[Provided information start]

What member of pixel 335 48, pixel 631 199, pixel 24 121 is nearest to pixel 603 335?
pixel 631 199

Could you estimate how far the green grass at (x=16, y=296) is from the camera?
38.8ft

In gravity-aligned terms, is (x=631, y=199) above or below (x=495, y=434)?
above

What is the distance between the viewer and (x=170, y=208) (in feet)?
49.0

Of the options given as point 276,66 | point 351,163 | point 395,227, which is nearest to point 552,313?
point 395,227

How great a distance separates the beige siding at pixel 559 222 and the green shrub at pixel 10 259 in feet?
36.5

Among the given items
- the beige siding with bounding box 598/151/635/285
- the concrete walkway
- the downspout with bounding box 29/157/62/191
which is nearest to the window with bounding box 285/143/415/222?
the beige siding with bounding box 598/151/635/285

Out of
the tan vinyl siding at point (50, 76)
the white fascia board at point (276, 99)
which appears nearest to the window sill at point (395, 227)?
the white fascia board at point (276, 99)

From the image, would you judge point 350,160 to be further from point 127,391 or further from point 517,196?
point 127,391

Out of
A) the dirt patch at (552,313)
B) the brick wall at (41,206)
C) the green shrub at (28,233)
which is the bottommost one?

[Provided information end]

Rewrite the lines above, changing "green shrub" to "green bush" and keeping everything else the same.

▸ Answer for the task
What member of pixel 335 48, pixel 631 199, pixel 24 121 is nearest to pixel 603 335?
pixel 631 199

Could you estimate how far the green grass at (x=16, y=296) is from the camera?
38.8ft

In gravity-aligned terms, is (x=631, y=199) above or below (x=495, y=434)?
above

What is the distance between the viewer and (x=170, y=208) (in feet)?
49.0

Of the options given as point 276,66 | point 351,163 | point 395,227, which is nearest to point 552,313?
point 395,227

How great a distance separates the beige siding at pixel 559 222 and the green bush at pixel 10 259 in feet?
36.5

Among the given items
- the beige siding with bounding box 598/151/635/285
- the concrete walkway
- the downspout with bounding box 29/157/62/191
which is nearest to the window with bounding box 285/143/415/222?
the beige siding with bounding box 598/151/635/285

Out of
the tan vinyl siding at point (50, 76)
the white fascia board at point (276, 99)
which appears nearest to the window sill at point (395, 227)?
the white fascia board at point (276, 99)

From the image, would you judge point 350,160 to be further from point 127,391 or further from point 517,196?
point 127,391

Out of
A) the dirt patch at (552,313)
B) the brick wall at (41,206)
C) the green bush at (28,233)
which is the bottommost one?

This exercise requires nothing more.